“The house you were born in.” It’s a romantic sentiment that equates to an eternal fondness for the place where one takes his or her first breath of life. One visits the place later in life, perhaps during one’s mid-life crisis, and the memories of where one learned to walk, talk and chew with his or her mouth closed put everything in perspective.
Like most, I was born in a hospital, and my Mom’s occupation (military) forced us to move every couple of years during my childhood. So, I suppose there are many places I was “born in.” Places where I had my “firsts,” and learned life’s lessons. Speak Social’s now-vacant first office on West Anderson Lane was one of those places.
We packed up our last box and, like the series finale of “Fresh Prince of Bel-Air,” turned off the lights to an empty room once filled with Nerf guns, typography books, glass-top desks, and the aroma of gourmet coffee.
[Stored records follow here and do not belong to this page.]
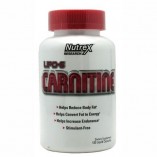 Lipo 6 L-Carnitine 120 жидких капсул.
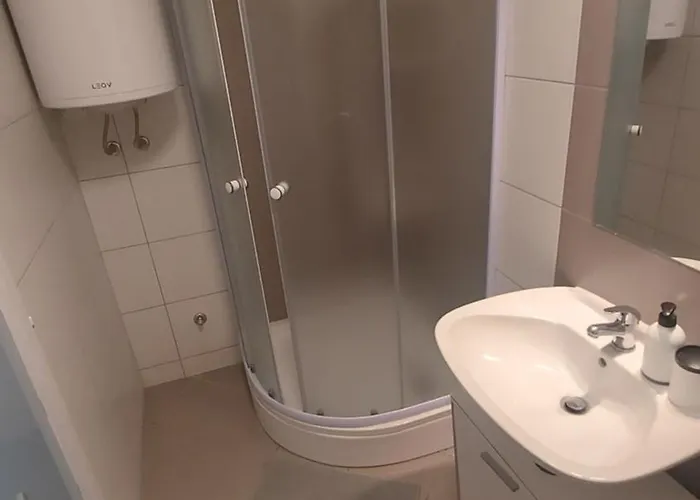 Apartment Sweet With Free Private Parking Ljubljana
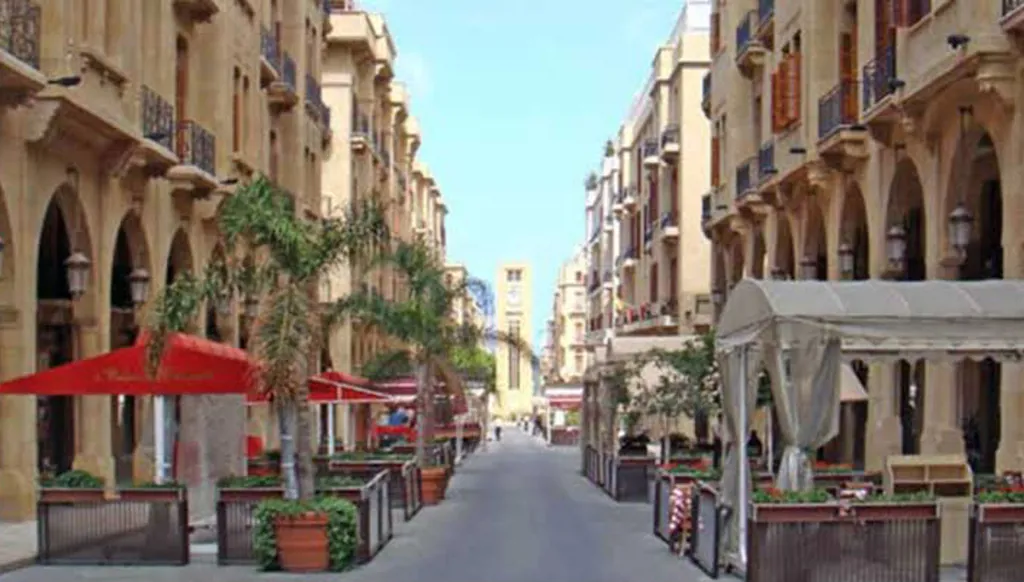 في ملف "سوليدير":  لا "تطفّشوا" المستثمر ورأس المال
As we left, I remembered my first visit to the office, an interview I was so nervous for that I sat in my car for 10 minutes prior to entering the office, and leaving thinking what an amazing, open, and creative vibe the place had. After my visit, I desperately wanted the job. I wanted to work with those people in that office.
Despite its many shortcomings, the office served its purpose. The not-so-private conference room, where conversations and brainstorm sessions could be heard throughout the office, was a creative factory where ideas took shape and campaigns came to life. Adorned with dry-erase boards and markers, pictures, catchphrases, graphs, webs of words, and bullet points written in every primary and secondary color one can think of resulted in a mix of Matisse and Renoir. Truly a work of art.
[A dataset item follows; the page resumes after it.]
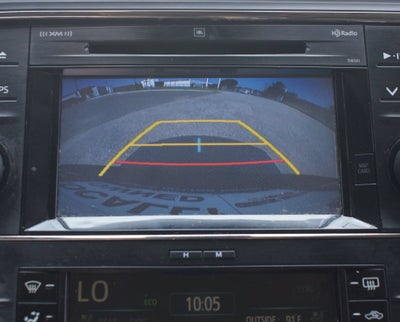 2016 Toyota Avalon Limited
The refrigerator, often filled with the strangest mix of single food items from every Speak Social employee, had a tendency to fluctuate in temperature, never deciding whether it wanted to be a freezer or just a box. But, it worked well enough to keep our lunches cold for a few hours, at least. The microwave, on the other hand, served two purposes: heating our food and killing the internet.
The office’s token fake plant served as our Christmas tree, and our resident cardboard cut-out of Yoda served as, well, he was a general stand-in for a lot of things.
Like every office, people came and went. Friends, partners, clients, employees and interns stayed, sometimes for a few minutes, sometimes for a few years, and each one had a lasting impact on the office and the people in it.
There are a lot of things I will miss about the office, but much of this is sure to continue elsewhere at our new office. The Nerf gun wars, silly pranks on Scott, and complaints about the internet are sure to return. We are in the midst of securing a new home for Speak Social and will keep everyone abreast of our future plans.
But for now, we bid the birthplace of Speak Social the warmest, most tender adieu one can imagine. We are definitely gonna miss you, West Anderson.